Edward Long's The History of Jamaica


Edward Long was born in England, a member of a family that had long been settled in Jamaica and owned plantations there.  Long himself spent only twelve years in Jamaica, where he was a judge, a member of the House of Assembly, and for a very brief period its Speaker.  But he always identified himself with the interests of the Jamaican plantocracy, that is, the group of white landowners whose prosperity depended on the ownership of sugar plantations worked by slaves.

Long's major work was The History of Jamaica, written in 1774.  This contains an enormous amount of information on all aspects of the island and is still an essential source for historians of the Caribbean. However, the work is strongly marked by his partisan support for the plantocracy, which leads him not only to emphasize Jamaica's importance to Britain but to assert the plantocracy's right to rule Jamaica in their own interest.

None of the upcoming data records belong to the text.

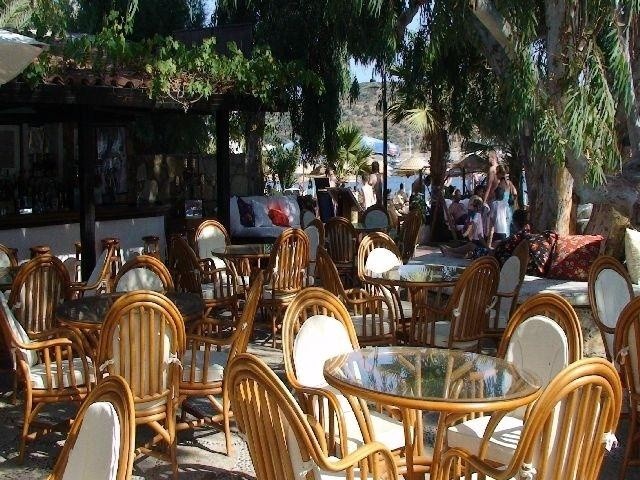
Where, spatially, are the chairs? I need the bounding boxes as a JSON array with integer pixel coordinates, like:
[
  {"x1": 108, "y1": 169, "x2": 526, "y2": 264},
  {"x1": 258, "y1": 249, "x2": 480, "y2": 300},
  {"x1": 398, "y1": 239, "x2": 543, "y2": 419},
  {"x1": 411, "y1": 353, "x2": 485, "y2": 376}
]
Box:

Long took racist justifications of slavery to new extremes by manipulating contemporary scientific developments to claim that black people differed ‘from other men not in kind, but in species.’  Any evidence that appeared to contradict his argument that black people were naturally inferior to whites Long did his best to explain away.

Even in his own time there were those who found him deeply offensive and his claims were rejected by many writers.  Nevertheless, The History of Jamaica was widely read and had considerable influence on the development of racist ideologies well into the 19th century.